If everything goes as planned, the PSLV will inject Chandrayaan-1into a highly elliptical parking orbit from where the spacecraft will transfer on its own to the lunar orbit over the poles initially at 200 kilometers and finally moving to 100 km. ISRO says it will have enough fuel to give Chandrayaan-1 a life of two years. It will be tracked through a worldwide network of ground stations belonging to ISRO and space agencies of USA, Russia and Brazil.

What will Chandrayaan-1 find on the Moon that other missions have not found?
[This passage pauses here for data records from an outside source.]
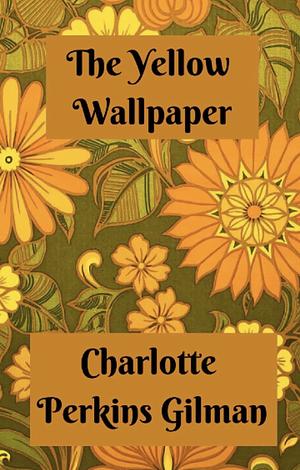 The Yellow Wall-Paper by Charlotte Perkins Gilman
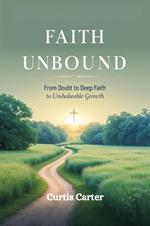 Faith Unbound: Overcoming Doubt and Embracing Spiritual Confidence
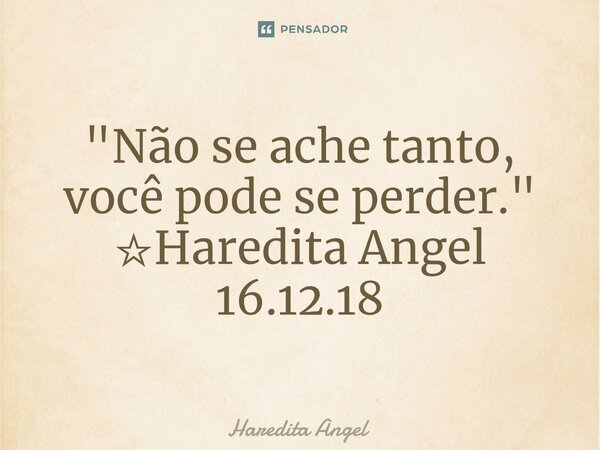"Não se ache tanto, você pode se perder." ☆Haredita Angel 16.12.18... Frase de Haredita Angel.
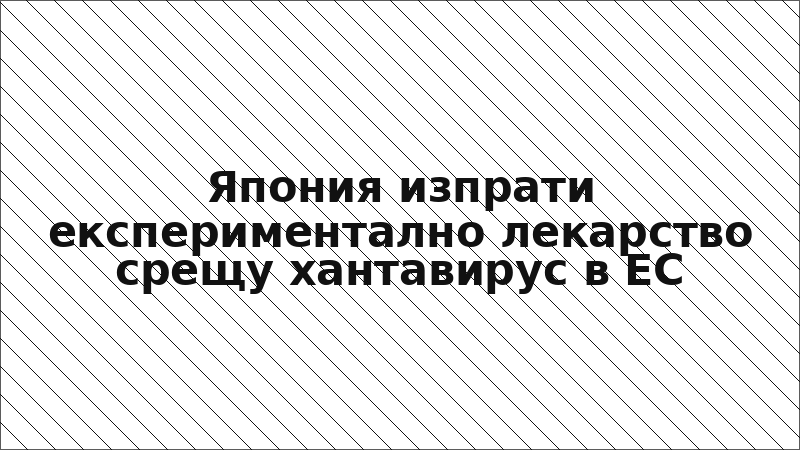 Япония изпрати експериментално лекарство срещу хантавирус в ЕС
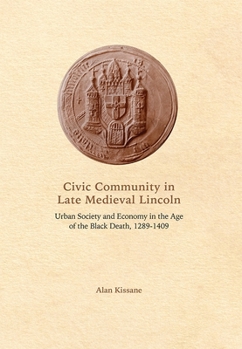 Hardcover Civic Community in Late Medieval Lincoln: Urban Society and Economy in the Age of the Black Death, 1289-1409 Book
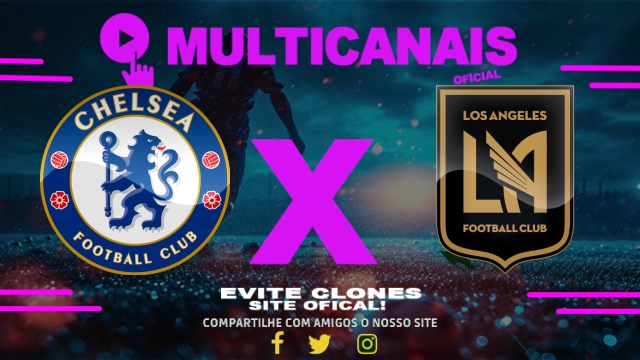 Assistir Chelsea x Los Angeles FC AO VIVO Online 16/06/2025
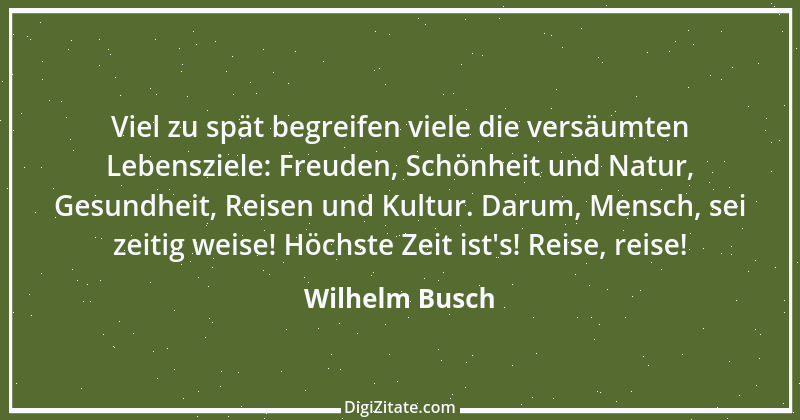 Zitat von Wilhelm Busch 418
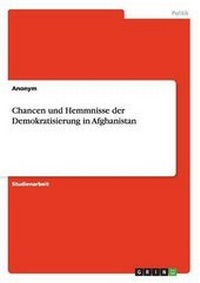 Abbildung von: Chancen Und Hemmnisse Der Demokratisierung in Afghanistan - GRIN Publishing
"It will be the first to use radar to study the moon," says Bhandari. "It is capable of seeing below the surface so we can determine what lies underneath," he said. "And if everything on Chandrayaan works well, one can learn how water gets transported to the poles." Earlier American lunar probes have indicated water may be found in the permanently shaded regions at the poles but no one knows how it gets there. The presence of water-ice can be detected by several of the instruments on board Chandrayaan-1 as well in other three spacecraft.
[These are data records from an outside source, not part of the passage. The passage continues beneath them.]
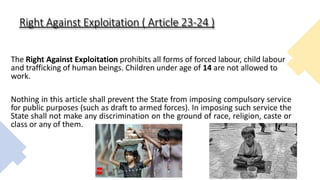 Right Against Exploitation ( Article 23-24 )
The Right Against Exploitation prohibits all forms of forced labour, child labour
and trafficking of human beings. Children under age of 14 are not allowed to
work.
Nothing in this article shall prevent the State from imposing compulsory service
for public purposes (such as draft to armed forces). In imposing such service the
State shall not make any discrimination on the ground of race, religion, caste or
class or any of them.
 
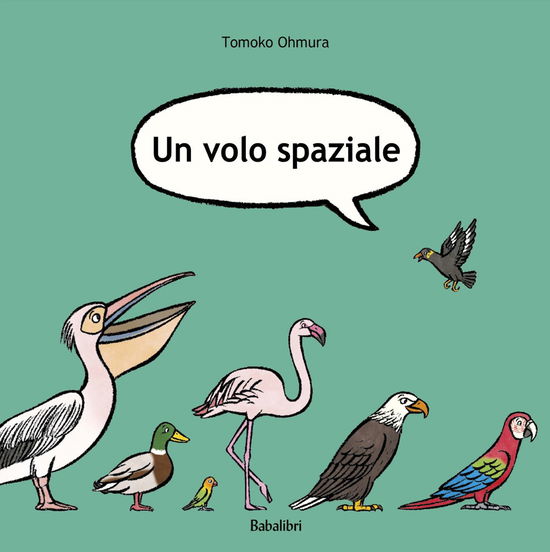 Cover for Tomoko Ohmura · Un Volo Spaziale. Ediz. A Colori (Book)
"We will also have a digital elevation map with 5 meter resolution both on ground and in elevation that will enable us to select potential sites for a future base," Bhandari said. "We will have chemical and mineral maps of the Moon which will be useful in indirectly determining evolution of the Moon."

Bhandari adds that Chandrayaan-1 is a "well designed" mission with powerful remote sensing instruments. "When the results start coming, we will know how important they would be."

Chandrayaan-1 will drop a heavily instrumented impactor on the Moon within the first week of is life and receive data during the 18-minute free fall. Its crash-landing is a precursor to the soft-landing by the rover to be flown by Chandrayaan-2 slated for 2011-12, says ISRO chairman Gopalan Madhavan Nair.

A successful moon mission by ISRO would indeed be a revelation to the world that neither giant rockets nor big budget is needed to go to the moon.

As against SELENE's $480 million Chang'E -1 $187 million and LRO's $491 million ISRO spent on Chandrayaan-1 Rs.3.86 billion (about $76 million). And that includes Rs.1 billion towards establishment of the Deep Space Network that ISRO would need when it launches Chandrayaan-II and after that, perhaps, to Mars.